We ask black people: it's time. It's time for us to come together. It's time for us to rebuild a New Orleans, the one that should be a chocolate New Orleans. And I don't care what people are saying Uptown or wherever they are. This city will be chocolate at the end of the day.
These remarks have set off one hell of a firestorm, including ponderous editorials along the lines of: "What if Mayor Giuliani had said New York was to be a vanilla city? Could he have gotten away with that? Huh?" ("Bigotry in the Big Easy," inveighs the Boston Herald.)
Now, Mayor Nagin is a loose cannon, and in no way universally loved within the New Orleans Black or progressive communities.

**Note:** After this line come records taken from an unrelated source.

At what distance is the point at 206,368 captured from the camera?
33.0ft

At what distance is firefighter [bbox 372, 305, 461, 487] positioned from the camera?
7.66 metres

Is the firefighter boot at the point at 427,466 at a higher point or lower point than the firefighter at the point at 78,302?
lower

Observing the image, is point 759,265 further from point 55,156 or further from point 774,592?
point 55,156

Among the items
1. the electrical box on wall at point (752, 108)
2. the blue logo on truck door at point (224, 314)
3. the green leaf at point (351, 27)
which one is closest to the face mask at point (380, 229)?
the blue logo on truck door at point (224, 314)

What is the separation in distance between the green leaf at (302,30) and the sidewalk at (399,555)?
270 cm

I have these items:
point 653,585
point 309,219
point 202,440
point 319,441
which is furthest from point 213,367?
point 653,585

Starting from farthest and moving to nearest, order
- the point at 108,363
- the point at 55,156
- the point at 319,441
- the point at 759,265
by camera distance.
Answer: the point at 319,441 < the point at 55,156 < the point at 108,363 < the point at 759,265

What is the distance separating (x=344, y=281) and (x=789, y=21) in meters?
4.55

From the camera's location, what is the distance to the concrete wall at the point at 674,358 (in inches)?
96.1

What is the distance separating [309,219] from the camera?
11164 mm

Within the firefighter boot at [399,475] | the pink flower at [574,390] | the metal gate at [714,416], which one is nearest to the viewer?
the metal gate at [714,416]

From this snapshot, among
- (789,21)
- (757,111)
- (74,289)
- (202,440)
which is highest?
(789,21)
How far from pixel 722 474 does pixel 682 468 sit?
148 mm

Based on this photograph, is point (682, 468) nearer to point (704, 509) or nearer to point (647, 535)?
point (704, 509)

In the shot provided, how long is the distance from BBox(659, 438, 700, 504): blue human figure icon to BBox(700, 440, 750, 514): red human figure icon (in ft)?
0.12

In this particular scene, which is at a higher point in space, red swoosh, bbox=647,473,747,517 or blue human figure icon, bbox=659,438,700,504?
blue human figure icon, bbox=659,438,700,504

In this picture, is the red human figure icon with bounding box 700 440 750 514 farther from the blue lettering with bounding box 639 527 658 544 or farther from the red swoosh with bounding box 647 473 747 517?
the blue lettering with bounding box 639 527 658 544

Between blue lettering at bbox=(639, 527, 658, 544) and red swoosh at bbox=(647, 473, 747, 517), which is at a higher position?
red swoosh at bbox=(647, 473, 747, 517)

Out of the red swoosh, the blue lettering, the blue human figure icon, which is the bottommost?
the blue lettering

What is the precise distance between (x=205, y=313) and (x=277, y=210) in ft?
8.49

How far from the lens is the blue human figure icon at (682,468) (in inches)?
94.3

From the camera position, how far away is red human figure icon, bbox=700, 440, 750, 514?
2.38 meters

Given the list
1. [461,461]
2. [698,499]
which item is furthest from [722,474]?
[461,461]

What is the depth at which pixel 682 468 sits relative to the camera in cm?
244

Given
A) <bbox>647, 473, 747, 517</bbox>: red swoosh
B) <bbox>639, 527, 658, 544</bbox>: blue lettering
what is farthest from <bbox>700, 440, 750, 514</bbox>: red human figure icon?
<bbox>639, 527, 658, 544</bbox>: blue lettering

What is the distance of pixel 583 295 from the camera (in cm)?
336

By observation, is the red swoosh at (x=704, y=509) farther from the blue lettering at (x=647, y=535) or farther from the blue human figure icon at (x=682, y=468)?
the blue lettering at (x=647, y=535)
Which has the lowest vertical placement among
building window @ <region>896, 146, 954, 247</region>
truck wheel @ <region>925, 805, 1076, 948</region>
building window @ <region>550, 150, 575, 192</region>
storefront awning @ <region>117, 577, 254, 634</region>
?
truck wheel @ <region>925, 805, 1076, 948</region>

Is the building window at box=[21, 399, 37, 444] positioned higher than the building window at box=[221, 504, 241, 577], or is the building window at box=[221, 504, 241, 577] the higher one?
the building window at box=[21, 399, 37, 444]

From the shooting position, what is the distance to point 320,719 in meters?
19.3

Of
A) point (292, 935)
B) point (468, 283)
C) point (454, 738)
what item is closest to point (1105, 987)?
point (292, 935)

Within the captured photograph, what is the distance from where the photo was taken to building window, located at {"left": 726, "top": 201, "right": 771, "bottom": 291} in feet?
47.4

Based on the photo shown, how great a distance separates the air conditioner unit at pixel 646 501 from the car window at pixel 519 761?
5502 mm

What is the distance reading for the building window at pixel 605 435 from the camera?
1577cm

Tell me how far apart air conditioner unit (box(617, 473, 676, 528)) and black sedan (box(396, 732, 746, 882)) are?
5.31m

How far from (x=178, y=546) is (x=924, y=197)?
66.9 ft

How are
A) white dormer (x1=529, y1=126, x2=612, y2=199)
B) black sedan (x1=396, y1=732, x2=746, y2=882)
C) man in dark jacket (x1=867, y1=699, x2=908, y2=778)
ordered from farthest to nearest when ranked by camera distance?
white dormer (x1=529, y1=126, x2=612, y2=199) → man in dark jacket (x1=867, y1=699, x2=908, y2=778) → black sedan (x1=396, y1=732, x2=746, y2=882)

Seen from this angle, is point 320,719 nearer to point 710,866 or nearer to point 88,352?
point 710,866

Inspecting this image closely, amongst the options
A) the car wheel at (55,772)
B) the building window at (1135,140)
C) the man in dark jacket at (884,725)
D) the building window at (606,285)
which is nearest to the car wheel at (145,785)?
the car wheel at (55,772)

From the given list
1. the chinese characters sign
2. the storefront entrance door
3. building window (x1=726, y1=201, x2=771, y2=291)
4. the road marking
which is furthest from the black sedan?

Perhaps that's because, just like Hillary Clinton and her plantation remark, he's the kind of tin-eared politician who can take a good metaphor and turn it into a disaster.
Anyone who's spent more than a minute in New Orleans knows that it is a Chocolate City... just like others. Just like Washington, DC, the original Chocolate City, celebrated by the immortal George Clinton and Parliament-Funkadelic. A vibrant, multi-cultural city that happens to be majority Black.
Any problem with that?
But you have to get the reference. Apparently, no one did, except my friend Lolis, writing in the New Orleans Times-Picayune.
But, "Anderson Cooper don't know the funk."
Neither do these other pundits and editorialists -- a sure sign of the sad state of American civic life.
But here's the rub: Mayor Nagin don't know the funk either. Let's go to the transcript. Compare Nagin:
"It's time for us to rebuild a New Orleans, the one that should be a chocolate New Orleans. And I don't care what people are saying Uptown or wherever they are. This city will be chocolate at the end of the day."
with Clinton:
There's a lot of chocolate cities, around
We've got Newark, we've got Gary
Somebody told me we got L.A.
And we're working on Atlanta
But you're the capital, CC (...)
Hey, CC!
They say your jivin' game, it can't be changed
But on the positive side,
You're my piece of the rock
And I love you, CC.
Can you dig it?
Hey, uh, we didn't get our forty acres and a mule
But we did get you, CC, heh, yeah
Gainin' on ya
Movin' in and around ya
God bless CC and its vanilla suburbs ...
See? There's plenty of love to go around. But lyrically, there's no comparison: Mayor Nagin deserves to be criticized, if only because his lyrics are wack.
And more importantly, because he's managed to take a crucially important subject -- the African-American identity of New Orleans -- and turn it into something he has to apologize for.